Falls das Unternehmen nicht am gleichen Tag noch auf die Forderung reagiere, solle man ihn benachrichtigen.

Thür befürchtet zudem, dass das Urteil des Bundesverwaltungsgerichts bereits die Grundsatzfrage, ob moneyhouse.ch mit der Veröffentlichung gesperrter Daten gegen das Datenschutzrecht verstösst, verneinen könnte.

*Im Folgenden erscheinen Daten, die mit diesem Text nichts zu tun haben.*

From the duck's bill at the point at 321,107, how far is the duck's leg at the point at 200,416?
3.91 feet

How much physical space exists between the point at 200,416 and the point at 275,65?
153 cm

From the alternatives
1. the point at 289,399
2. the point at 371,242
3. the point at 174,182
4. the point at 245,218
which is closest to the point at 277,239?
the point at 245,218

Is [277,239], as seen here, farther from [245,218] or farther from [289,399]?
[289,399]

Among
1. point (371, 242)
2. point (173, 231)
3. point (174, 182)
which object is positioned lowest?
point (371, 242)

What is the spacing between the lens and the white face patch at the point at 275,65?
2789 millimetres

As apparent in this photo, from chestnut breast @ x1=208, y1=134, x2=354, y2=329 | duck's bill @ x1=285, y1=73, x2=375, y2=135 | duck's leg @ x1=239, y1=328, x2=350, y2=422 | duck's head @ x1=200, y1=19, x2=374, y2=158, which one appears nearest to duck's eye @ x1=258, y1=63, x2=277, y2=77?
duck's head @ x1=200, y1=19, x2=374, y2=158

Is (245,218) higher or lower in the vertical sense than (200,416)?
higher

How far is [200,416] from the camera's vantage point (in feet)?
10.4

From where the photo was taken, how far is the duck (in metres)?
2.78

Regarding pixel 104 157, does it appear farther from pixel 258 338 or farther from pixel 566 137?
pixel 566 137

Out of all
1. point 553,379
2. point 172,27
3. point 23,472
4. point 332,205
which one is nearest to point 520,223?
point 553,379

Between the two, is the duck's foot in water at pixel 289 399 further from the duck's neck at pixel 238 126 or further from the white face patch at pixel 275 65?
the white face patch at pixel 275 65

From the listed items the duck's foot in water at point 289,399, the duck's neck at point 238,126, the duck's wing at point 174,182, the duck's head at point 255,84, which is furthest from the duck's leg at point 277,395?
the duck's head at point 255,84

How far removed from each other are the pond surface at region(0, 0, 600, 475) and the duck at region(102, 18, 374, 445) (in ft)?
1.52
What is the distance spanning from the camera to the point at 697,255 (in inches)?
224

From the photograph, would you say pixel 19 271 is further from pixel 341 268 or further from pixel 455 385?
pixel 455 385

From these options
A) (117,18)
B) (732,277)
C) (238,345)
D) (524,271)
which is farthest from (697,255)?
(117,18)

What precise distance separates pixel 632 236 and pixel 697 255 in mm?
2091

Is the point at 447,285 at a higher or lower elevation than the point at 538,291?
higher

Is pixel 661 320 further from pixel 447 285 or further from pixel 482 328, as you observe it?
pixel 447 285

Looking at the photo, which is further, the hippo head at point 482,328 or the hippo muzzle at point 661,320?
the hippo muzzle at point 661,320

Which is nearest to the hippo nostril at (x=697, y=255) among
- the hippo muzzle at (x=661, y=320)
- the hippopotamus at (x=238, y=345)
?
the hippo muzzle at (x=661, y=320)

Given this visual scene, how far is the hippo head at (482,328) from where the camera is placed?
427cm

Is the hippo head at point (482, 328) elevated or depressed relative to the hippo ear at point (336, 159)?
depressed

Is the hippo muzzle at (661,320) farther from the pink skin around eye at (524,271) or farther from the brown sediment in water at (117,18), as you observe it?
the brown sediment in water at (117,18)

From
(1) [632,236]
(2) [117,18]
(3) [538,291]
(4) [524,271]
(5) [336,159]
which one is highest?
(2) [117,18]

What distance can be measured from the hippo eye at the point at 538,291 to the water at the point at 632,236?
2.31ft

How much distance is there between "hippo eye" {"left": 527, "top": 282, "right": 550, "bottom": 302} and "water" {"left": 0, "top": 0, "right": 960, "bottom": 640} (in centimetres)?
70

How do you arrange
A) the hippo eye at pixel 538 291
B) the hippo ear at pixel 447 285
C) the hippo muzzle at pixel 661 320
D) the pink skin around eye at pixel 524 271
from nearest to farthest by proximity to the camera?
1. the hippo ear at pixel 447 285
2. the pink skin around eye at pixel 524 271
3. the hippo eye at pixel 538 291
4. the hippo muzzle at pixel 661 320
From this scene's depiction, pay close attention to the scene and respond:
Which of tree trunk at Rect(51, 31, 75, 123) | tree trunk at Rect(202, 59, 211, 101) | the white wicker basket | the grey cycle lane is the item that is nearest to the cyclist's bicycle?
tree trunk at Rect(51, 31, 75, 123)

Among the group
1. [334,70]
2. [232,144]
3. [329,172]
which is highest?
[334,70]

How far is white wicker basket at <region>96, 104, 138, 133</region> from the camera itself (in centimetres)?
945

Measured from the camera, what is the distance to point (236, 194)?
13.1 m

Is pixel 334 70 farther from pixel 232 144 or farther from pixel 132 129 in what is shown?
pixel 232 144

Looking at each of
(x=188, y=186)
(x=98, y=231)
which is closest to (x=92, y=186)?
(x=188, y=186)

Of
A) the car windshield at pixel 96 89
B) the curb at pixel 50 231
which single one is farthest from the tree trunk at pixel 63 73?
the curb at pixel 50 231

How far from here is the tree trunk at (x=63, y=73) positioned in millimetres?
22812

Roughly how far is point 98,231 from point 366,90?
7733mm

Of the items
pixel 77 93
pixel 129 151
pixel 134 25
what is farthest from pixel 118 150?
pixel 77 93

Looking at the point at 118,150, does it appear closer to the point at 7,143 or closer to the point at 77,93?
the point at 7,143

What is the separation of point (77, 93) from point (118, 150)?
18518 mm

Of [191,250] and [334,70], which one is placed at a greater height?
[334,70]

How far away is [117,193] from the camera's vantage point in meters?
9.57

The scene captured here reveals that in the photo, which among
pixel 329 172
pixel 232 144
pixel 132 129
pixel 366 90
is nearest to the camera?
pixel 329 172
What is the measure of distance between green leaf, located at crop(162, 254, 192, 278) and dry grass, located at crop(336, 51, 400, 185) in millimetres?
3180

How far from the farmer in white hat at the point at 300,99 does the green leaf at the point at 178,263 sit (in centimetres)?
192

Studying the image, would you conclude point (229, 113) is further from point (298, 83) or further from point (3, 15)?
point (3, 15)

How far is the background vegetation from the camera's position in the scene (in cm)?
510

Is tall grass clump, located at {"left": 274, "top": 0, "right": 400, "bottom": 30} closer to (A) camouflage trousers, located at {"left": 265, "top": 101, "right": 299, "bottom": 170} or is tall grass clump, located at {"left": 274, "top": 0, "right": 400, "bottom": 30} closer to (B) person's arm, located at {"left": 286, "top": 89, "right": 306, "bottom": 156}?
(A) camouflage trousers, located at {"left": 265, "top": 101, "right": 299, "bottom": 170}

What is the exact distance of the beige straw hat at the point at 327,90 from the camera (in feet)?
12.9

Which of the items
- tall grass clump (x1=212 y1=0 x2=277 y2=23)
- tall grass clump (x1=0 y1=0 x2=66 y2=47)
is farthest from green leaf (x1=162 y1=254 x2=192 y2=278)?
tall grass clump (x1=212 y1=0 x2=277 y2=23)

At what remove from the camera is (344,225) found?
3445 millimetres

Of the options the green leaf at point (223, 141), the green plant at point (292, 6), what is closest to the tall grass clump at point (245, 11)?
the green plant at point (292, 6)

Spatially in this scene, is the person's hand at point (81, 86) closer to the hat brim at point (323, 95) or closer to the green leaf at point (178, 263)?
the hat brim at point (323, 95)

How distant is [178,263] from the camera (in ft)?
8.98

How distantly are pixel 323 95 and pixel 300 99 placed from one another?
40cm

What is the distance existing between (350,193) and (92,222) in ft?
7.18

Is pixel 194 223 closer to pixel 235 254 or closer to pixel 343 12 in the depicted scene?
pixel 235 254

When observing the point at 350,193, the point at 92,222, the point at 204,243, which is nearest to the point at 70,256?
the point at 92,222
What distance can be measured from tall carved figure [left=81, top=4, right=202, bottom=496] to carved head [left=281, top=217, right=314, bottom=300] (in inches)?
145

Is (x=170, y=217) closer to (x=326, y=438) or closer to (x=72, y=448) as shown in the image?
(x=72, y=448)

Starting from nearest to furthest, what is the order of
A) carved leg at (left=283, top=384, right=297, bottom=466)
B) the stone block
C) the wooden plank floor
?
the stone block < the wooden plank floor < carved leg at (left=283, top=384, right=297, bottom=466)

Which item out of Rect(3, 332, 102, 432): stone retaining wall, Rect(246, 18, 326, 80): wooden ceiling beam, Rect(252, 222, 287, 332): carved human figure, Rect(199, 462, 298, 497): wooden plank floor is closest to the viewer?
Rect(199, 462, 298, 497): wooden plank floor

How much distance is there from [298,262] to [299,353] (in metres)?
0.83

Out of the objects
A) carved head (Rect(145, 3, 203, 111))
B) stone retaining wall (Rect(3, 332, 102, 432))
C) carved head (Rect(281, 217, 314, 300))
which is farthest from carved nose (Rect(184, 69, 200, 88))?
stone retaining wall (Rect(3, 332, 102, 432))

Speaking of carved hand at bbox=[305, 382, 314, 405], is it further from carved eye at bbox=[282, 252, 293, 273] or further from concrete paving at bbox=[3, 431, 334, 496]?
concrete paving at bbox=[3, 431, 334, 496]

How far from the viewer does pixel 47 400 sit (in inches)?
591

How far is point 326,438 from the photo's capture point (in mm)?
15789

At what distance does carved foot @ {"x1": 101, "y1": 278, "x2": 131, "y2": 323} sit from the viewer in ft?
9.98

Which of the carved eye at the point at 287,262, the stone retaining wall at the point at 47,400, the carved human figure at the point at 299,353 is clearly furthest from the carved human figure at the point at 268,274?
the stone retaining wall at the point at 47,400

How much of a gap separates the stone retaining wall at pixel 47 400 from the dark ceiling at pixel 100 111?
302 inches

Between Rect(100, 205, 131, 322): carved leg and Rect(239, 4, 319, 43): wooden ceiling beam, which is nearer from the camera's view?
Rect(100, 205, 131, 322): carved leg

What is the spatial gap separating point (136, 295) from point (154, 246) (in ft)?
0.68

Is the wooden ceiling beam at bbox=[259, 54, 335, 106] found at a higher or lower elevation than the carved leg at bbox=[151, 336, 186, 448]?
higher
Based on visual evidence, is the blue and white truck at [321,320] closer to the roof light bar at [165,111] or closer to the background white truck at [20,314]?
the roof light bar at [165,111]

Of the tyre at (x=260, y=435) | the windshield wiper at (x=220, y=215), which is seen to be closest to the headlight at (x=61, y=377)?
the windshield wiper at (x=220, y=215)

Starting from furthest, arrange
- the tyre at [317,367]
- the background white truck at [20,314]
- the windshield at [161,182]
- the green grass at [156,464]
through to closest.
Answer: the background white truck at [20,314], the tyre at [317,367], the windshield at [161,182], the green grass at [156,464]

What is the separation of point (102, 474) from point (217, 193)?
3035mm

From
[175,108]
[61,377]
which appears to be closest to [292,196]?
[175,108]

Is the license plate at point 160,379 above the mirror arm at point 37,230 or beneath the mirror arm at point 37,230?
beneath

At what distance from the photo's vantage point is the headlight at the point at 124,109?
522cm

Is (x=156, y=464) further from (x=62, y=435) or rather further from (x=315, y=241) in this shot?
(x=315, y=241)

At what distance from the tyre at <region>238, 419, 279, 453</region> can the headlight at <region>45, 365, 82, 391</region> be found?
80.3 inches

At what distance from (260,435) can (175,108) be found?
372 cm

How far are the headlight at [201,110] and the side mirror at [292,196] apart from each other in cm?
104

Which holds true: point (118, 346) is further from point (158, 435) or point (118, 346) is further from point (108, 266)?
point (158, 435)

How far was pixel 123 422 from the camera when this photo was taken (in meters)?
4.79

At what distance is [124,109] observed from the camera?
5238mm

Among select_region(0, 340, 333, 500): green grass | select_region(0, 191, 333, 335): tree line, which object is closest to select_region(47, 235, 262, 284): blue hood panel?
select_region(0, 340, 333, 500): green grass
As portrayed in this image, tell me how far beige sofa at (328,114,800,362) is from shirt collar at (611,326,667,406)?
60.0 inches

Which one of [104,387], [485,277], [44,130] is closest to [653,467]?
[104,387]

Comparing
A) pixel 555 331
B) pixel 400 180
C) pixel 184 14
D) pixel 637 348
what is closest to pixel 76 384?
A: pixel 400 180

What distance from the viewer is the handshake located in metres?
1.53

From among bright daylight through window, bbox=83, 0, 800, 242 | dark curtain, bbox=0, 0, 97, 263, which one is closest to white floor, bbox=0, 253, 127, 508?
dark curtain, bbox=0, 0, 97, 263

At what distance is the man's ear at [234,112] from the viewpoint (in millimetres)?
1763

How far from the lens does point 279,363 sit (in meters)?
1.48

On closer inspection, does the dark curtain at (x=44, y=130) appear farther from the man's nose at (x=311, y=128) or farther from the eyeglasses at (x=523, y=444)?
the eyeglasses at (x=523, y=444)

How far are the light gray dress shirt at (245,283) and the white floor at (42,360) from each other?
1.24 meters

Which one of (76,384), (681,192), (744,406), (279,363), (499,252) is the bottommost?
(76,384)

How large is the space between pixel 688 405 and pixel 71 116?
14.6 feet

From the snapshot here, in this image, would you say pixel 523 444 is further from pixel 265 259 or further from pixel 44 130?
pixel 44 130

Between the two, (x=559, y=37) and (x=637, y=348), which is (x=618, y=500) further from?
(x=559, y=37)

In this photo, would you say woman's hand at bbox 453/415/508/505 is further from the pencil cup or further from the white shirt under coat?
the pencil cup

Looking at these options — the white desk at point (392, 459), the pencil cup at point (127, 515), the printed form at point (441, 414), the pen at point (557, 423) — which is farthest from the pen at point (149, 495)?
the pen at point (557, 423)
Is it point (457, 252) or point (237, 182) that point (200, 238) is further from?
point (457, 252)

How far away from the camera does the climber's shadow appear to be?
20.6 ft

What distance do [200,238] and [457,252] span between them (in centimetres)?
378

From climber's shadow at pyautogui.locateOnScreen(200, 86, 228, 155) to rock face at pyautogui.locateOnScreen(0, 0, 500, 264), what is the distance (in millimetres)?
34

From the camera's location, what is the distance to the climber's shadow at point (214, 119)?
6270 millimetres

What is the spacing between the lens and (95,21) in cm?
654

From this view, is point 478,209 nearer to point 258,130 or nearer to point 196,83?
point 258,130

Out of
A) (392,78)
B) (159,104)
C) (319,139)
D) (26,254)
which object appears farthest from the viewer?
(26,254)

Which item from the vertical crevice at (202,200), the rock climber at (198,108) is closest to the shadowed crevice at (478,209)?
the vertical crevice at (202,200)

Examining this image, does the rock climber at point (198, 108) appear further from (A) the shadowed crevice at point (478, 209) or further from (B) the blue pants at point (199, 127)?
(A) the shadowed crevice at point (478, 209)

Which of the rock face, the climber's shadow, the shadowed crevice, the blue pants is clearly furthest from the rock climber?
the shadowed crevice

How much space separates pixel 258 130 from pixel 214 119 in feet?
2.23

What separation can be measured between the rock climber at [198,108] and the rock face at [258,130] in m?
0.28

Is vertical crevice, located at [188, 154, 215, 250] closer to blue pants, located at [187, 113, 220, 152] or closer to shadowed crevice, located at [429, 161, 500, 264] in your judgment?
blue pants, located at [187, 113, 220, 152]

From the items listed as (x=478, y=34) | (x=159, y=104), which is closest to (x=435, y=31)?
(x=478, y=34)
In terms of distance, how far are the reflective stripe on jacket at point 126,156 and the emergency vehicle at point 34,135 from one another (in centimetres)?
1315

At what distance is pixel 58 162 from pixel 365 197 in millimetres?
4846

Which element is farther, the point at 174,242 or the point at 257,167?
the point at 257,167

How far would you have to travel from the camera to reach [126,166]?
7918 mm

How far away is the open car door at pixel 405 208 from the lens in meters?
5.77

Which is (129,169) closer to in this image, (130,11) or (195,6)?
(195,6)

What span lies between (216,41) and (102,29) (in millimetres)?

Er klärt die Frage nach dem Präjudiz zurzeit ab. Wäre dies der Fall, will er den Entscheid ans Bundesgericht weiterziehen.

Unter Auflagen wieder aufgeschaltet

Das Bundesverwaltungsgericht hatte am Dienstag entschieden, dass moneyhouse.ch seinen Dienst "Personensuche" wieder in Betrieb nehmen dürfe, unter der Auflage, dass das Informations-Portal den Gesuchen von betroffenen Personen um Löschung ihrer Daten noch am Tag des Eingangs nachkommt.

Das Bundesverwaltungsgericht hatte moneyhouse.ch vor zwei Wochen superprovisorisch verboten, seinen Dienst "Personensuche" weiter anzubieten. Die Richter in Bern reagierten damit auf ein Gesuch Thürs.

Interesse an Offenlegung

In seiner Zwischenverfügung kommt das Gericht zum Schluss, dass die angeordnete Einstellung der Personensuche bei Daten klarerweise nicht erforderlich ist, welche eine Person in Verbindung zu Informationen des Handelsregisters bringen. Bei diesen Daten bestehe ein Interesse der Öffentlichkeit an Offenlegung.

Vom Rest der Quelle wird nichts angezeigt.